The findings from this study were published recently in PNAS through an article entitled “Shp2 and Pten have antagonistic roles in myeloproliferation but cooperate to promote erythropoiesis in mammals.”
Dr. Feng and his team created strains of genetically engineered mice to be deficient in either Pten, Shp2 or both enzymes. The investigators observed that the Pten-deficient mice had elevated white blood cells counts, consistent with leukemia. However, the Shp2-deficient mice were shown to have the opposite symptoms—lower white blood cell counts.
Interestingly, the mice that lacked both Pten and Shp2 had relatively normal white blood cell counts.

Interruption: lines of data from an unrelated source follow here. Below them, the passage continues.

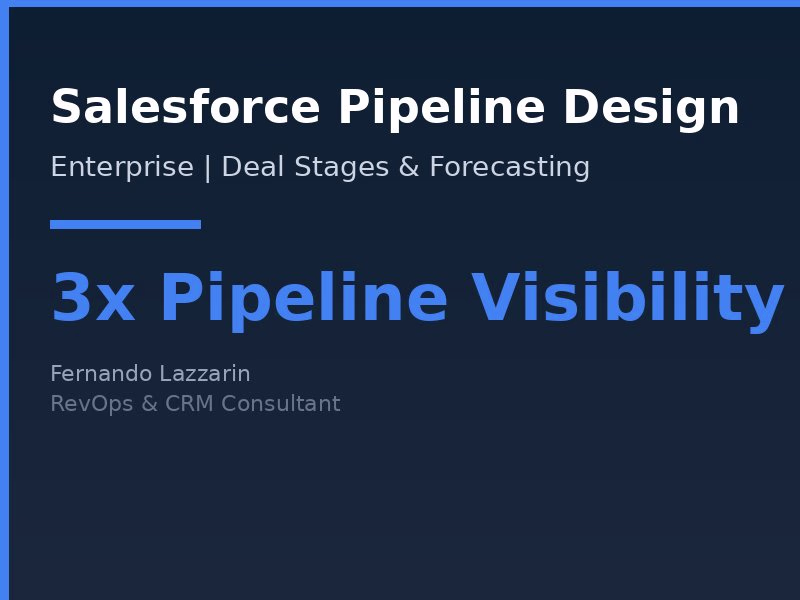 Salesforce Pipeline Design

Enterprise | Deal Stages & Forecasting

3x Pipeline Visibility

Fernando Lazzarin
RevOps & CRM Consultant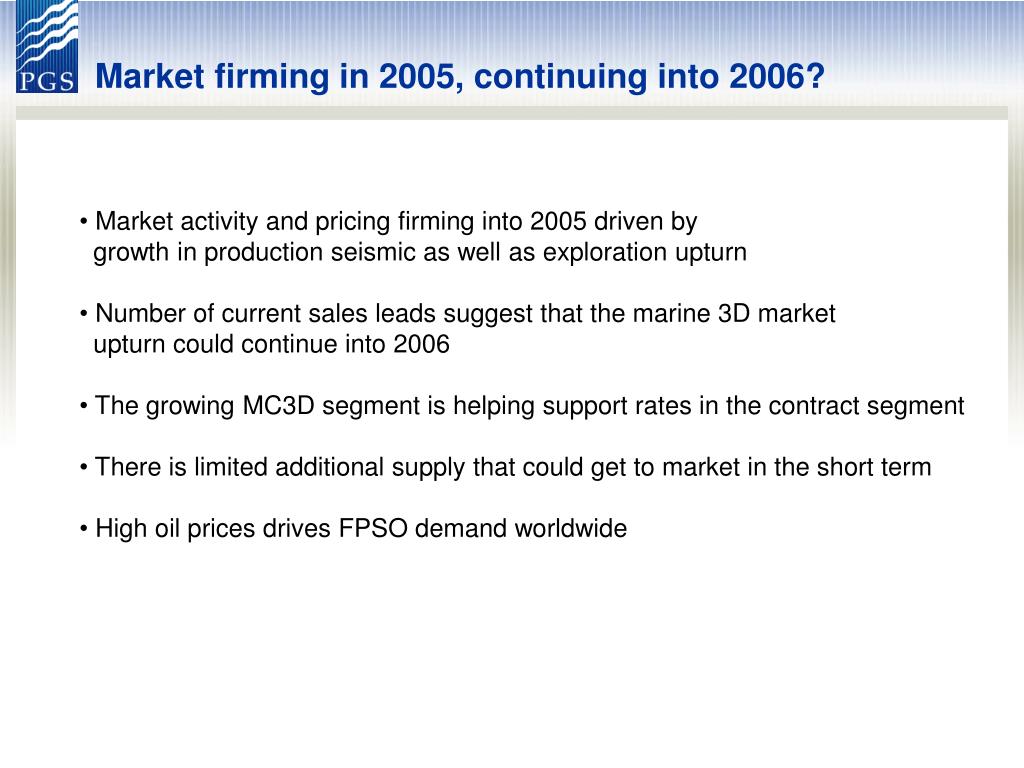 PGS

Market firming in 2005, continuing into 2006?

• Market activity and pricing firming into 2005 driven by growth in production seismic as well as exploration upturn

• Number of current sales leads suggest that the marine 3D market upturn could continue into 2006

• The growing MC3D segment is helping support rates in the contract segment

• There is limited additional supply that could get to market in the short term

• High oil prices drives FPSO demand worldwide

Yet, researchers were confounded that despite the apparent reversal of leukemia, the mice lacking both enzymes had shorter life spans than normal mice or mice lacking a single enzyme.

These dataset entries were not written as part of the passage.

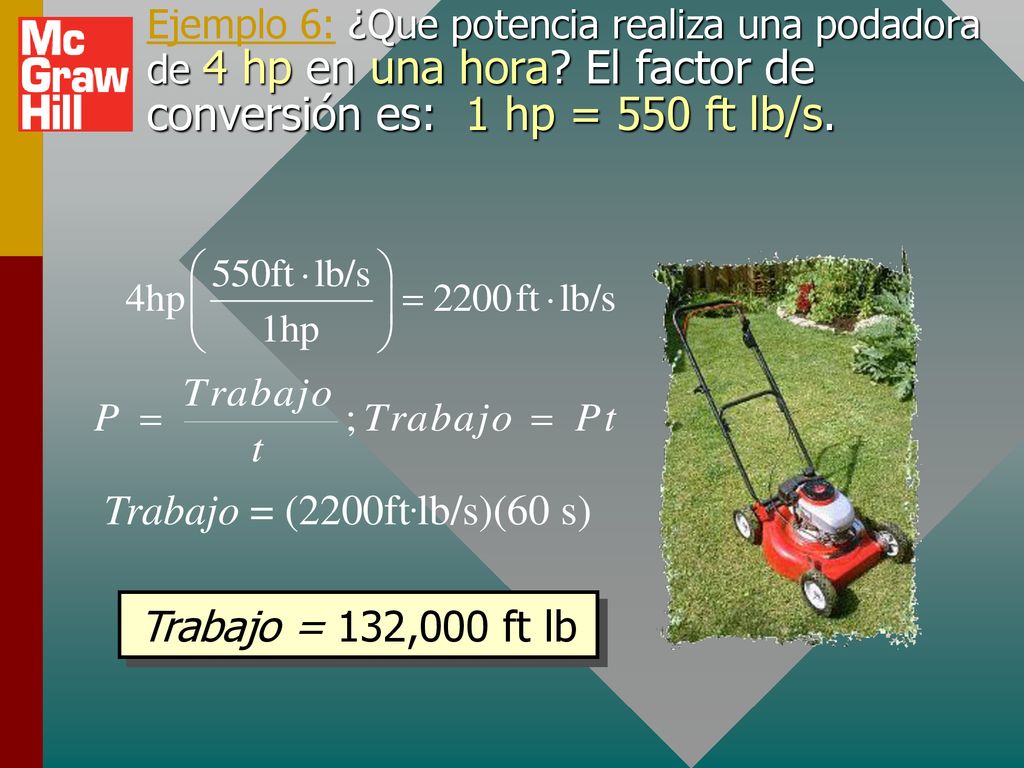 Mc Graw Hill

Ejemplo 6: ¿Que potencia realiza una podadora de 4 hp en una hora? El factor de conversión es: 1 hp = 550 ft lb/s.

$4\text{hp}\left(\frac{550\text{ft}\cdot\text{lb/s}}{1\text{hp}}\right) = 2200\,\text{ft}\cdot\text{lb/s}$

$P = \frac{Trabajo}{t}; Trabajo = Pt$

$Trabajo = (2200\text{ft}\cdot\text{lb/s})(60\text{ s})$

Trabajo = 132,000 ft lb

Dr. Feng and his team discovered that the combined deficiency of Shp2 and Pten manifested a lethal anemia and that it was caused by two main factors: red blood cells failed to develop properly from bone marrow, and the red blood cells that did form did not last quite as long as they would normally.
Treating the Pten-deficient mice with a Shp2 inhibitor or the chemotherapeutic agent trametinib, which inhibits a different enzyme along the same signaling pathway as Shp2, led to a positive confirmation of UCSD researcher’s genetic studies.
“The lethal anemia was caused collectively by skewed progenitor differentiation and shortened erythrocyte lifespan,” the researchers stated. “Consistently, treatment of Pten-deficient mice with a specific Shp2 inhibitor suppressed myeloproliferative neoplasm while causing anemia.”
Trametinib is widely used to treat pancreatic and other types of cancer, and it’s known for frequently causing anemia in patients who receive the drug. Dr. Feng’s team found that trametinib treatment had an effect similar to removing the Shp2 gene or chemical inhibition of Shp2—severely anemic mice.
“What we’ve learned is that even if we know a lot about how individual molecules function in a cell, designing effective therapeutics that target them will require a more comprehensive understanding of the cross-talk between molecules in a particular cell type, and in the context of disease,” concluded Dr. Feng.